Prolonga el ensayo sobre Horkheimer y Adorno que aparece más abajo, retomándolo justo después de su última oración.

FUENTE:
* * * *
«Para no acabar haciendo el necio, prefiero no empezar haciendo el listo»
William de Baskerville («El nombre de la Rosa»)
«[…] sin embargo, imaginando órdenes falsos habéis encontrado algo…»
Adso de Melk («El nombre de la Rosa»)

viernes, 1 de marzo de 2013

¿Pensar para liberar?: Horkheimer y Adorno


“Si se piensa, se va menos rápido; pero hay normas de velocidad, establecidas por implacables burócratas, normas que hay que cumplir para que no te echen y, al mismo tiempo, para ganar lo suficiente. […] El agotamiento acaba por hacerme olvidar las verdaderas razones de mi estancia aquí haciendo casi invencible para mí la más fuerte tentación que esta vida implica: la de no pensar, único medio de no sufrir.”[1]
Más que contenido anecdótico o meramente afectivo, estas palabras de Simone Weil, escritas en plena experiencia de trabajo con los obreros, revelan una a veces insospechada pero estrecha relación que hay entre una gran gama de temas de actualidad, sea el trabajo, la dignidad humana, la autopreservación, el progreso, la productividad, el sufrimiento, el pensar, etc.  En dicho texto, la atención está dirigida hacia la relación entre pensamiento y rapidez, siendo esta última una categoría que bien puede abarcar la productividad, la eficacia, la reacción instintiva y/o compulsiva, etc. Asimismo, aparece otra asociación de índole negativa: no pensar para no sufrir. Estas dos relaciones se ven mediadas por una tercera: la que sostiene y mantiene vivas las verdaderas razones para estar donde se está, la relación entre razones-motivaciones y pensamiento.
Con esta triple relación, que parte de una experiencia concreta de la vida cotidiana de la clase obrera de la primera mitad del siglo XX, es posible visualizar de forma narrativa y concreta lo que Horkheimer y Adorno analizaron y describieron sobre la relación entre ilustración y racionalidad, y a su vez, constatar que es a través de un trabajo de resistencia al proceso mismo de la racionalidad hegemónica (iluminista o ilustrada) como se logra conocer desde dentro dicha relación –ya que no es una relación de exterioridad, sino de resistencia, de negación en el sentido de la dialéctica negativa adorniana.
Sin embargo, la descripción de la situación obrera hecha por S. Weil es parte del costo del progreso auspiciado por la Ilustración, lo cual impone una pregunta ¿cómo es posible vivir y aceptar eso? Es aquí donde la racionalidad entra en escena.
* * * *
(Datos de relaciones espaciales)
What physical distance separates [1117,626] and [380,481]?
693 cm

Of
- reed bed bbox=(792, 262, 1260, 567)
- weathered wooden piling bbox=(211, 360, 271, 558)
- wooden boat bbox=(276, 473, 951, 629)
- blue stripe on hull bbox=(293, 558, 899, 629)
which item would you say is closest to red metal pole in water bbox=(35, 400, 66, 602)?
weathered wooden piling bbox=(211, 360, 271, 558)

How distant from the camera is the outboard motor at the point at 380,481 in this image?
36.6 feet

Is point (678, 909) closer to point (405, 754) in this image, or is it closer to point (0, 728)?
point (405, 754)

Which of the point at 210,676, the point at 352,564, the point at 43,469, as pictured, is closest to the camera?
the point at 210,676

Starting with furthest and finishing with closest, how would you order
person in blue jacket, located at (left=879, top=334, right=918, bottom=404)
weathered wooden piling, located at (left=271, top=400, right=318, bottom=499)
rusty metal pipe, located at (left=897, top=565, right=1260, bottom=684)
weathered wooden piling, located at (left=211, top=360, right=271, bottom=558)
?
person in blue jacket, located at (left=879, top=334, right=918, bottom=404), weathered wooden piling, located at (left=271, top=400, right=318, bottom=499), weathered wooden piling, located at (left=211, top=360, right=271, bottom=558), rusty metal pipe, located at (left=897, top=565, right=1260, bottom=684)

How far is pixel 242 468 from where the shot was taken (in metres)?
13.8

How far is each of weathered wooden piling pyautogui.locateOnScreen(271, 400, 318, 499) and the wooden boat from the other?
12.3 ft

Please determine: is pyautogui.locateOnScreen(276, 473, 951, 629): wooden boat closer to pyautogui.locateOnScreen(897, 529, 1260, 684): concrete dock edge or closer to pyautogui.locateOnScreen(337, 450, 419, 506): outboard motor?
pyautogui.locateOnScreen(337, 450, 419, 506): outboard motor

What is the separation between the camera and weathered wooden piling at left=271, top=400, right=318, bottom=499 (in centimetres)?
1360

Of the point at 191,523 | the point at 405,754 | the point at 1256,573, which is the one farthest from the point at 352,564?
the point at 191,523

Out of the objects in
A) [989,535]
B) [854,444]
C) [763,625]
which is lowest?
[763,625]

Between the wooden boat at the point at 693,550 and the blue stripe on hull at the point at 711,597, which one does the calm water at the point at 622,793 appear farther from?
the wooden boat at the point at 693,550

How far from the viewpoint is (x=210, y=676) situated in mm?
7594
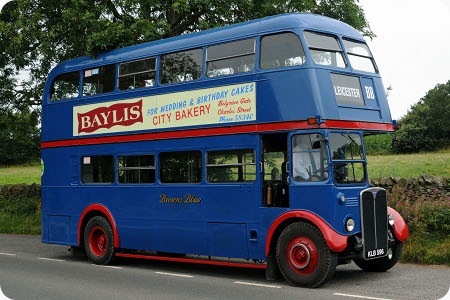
* * * *
RESPUESTA ESCRITA:
Dado que “la Ilustración, en el más amplio sentido de pensamiento en continuo progreso, ha perseguido desde siempre el objetivo de liberar a los hombres del miedo y constituirlos en señores […] [y] el programa de la Ilustración era el desencantamiento del mundo”[2], queda claro que su objetivo es la emancipación humana en un doble sentido, liberar al hombre del miedo y constituirlo en señor, amo, para lo cual era necesario desencantar el mundo.
Por una parte, la mención de la emancipación nos coloca en la línea de la tradición de Marx, Nietzsche y Freud, pero también de Kant y de Hegel entre otros. Por otra, dado el contraste con la realidad de miseria causada por el progreso ilustrado, cabe preguntar de qué emancipación se trata, en base a qué racionalidad se le construye y justifica.
Racionalidad remite a la estructura y proceso de conocimiento que determina y media entre el hombre y la realidad; a la determinación de la relación que el hombre (o el sujeto de conocimiento) establece con las cosas (o los objetos de conocimiento) y sus mediaciones respectivas. En pocas palabras, se trata de una relación orientada básicamente a partir del saber.
¿Por qué favorecer una relación desde el saber y no desde otras dimensiones de lo humano? porque es el saber lo que constituye la superioridad del hombre[3], y en cuanto superioridad, es el único medio del que dispone el hombre para emanciparse del dominio de la naturaleza y, en consecuencia, saber es poder.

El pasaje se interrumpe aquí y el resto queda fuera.